I'm not live in the US and it might hard to ship it to my country...
I can find some local aquascape wood.. but the shape is random and usually does not look like a tree...
it called "rasamala wood"


----------



## IntotheWRX (May 13, 2016)

richie_brave said:


> thanks a lot for the info @natemcnutty ...
> but is there any way I can DIY it?
> 
> I'm not live in the US and it might hard to ship it to my country...
> ...


the wood is the most important part. a good piece of drift wood will do all your heavy lifting. yes you can glue some sticks together, but it will be hard to get that natural look.

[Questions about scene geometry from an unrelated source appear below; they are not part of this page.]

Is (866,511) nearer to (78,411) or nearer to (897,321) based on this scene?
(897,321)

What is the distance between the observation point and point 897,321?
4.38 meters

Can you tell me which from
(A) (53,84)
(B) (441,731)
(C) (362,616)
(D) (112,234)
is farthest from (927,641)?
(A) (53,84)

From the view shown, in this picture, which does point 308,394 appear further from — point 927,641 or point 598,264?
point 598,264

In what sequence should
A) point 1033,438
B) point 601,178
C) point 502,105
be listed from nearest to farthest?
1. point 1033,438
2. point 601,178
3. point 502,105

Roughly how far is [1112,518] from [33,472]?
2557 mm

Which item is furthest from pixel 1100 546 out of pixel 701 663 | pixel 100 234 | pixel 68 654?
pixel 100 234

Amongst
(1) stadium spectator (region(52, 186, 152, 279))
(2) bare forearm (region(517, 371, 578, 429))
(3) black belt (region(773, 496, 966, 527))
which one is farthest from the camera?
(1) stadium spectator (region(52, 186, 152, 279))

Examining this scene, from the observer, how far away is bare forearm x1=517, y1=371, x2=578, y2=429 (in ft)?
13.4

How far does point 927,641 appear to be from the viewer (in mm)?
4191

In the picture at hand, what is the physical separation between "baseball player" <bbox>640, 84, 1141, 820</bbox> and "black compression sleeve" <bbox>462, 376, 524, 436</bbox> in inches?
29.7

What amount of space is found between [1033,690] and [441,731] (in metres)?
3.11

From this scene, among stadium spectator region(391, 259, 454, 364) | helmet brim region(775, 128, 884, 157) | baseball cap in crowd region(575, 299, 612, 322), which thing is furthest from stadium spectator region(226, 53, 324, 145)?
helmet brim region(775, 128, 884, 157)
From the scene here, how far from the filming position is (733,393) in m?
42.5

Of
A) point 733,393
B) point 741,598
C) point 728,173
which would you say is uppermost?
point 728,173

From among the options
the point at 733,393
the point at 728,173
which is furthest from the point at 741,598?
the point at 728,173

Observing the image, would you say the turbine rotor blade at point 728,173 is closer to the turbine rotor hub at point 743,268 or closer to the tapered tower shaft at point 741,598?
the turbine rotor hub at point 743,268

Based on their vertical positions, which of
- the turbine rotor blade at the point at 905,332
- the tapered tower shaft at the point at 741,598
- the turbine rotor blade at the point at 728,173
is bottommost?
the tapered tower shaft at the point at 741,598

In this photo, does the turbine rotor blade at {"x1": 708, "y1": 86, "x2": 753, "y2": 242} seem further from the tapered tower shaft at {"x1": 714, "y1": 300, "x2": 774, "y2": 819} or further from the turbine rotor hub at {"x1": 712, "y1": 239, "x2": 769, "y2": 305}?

throw on some moss and let it grow into a tree. maybe christmas moss. make sure the rest of your aquascape is to scale with the tree.


----------



## natemcnutty (May 26, 2016)

richie_brave said:


> thanks a lot for the info @natemcnutty ...
> but is there any way I can DIY it?
> 
> I'm not live in the US and it might hard to ship it to my country...
> ...


That's a bummer. I know many people have ordered from there with great luck.

For your limited options, you can try boiling your wood until softer and more flexible, bend it into the shape you want, and use a clamp or something to hold it that way until it has had a while to dry out.

I'm not familiar with this wood, but it looks to be a fairly hard wood originating in Asia. If the shape bends back, you can try again and over bend it so that when it releases it springs back to right about where you want it.

Edit: Also, many of the trees you see use a small amount of sponge (size of a small coin) to grow the moss on. Then you can poke the branch into the sponge, and the moss hides the sponge. Makes it really easy to trim by pulling sponges out. This all depends on the look you are going for, but at least that gives you an idea.


----------



## richie_brave (May 4, 2017)

IntotheWRX said:


> the wood is the most important part. a good piece of drift wood will do all your heavy lifting. yes you can glue some sticks together, but it will be hard to get that natural look.
> 
> throw on some moss and let it grow into a tree. maybe christmas moss. make sure the rest of your aquascape is to scale with the tree.


alright thx you 

Bump:


IntotheWRX said:


> the wood is the most important part. a good piece of drift wood will do all your heavy lifting. yes you can glue some sticks together, but it will be hard to get that natural look.
> 
> throw on some moss and let it grow into a tree. maybe christmas moss. make sure the rest of your aquascape is to scale with the tree.


alright thx you 

Bump:


natemcnutty said:


> That's a bummer. I know many people have ordered from there with great luck.
> 
> For your limited options, you can try boiling your wood until softer and more flexible, bend it into the shape you want, and use a clamp or something to hold it that way until it has had a while to dry out.
> 
> ...


oh okay, that is a good idea. thanks


----------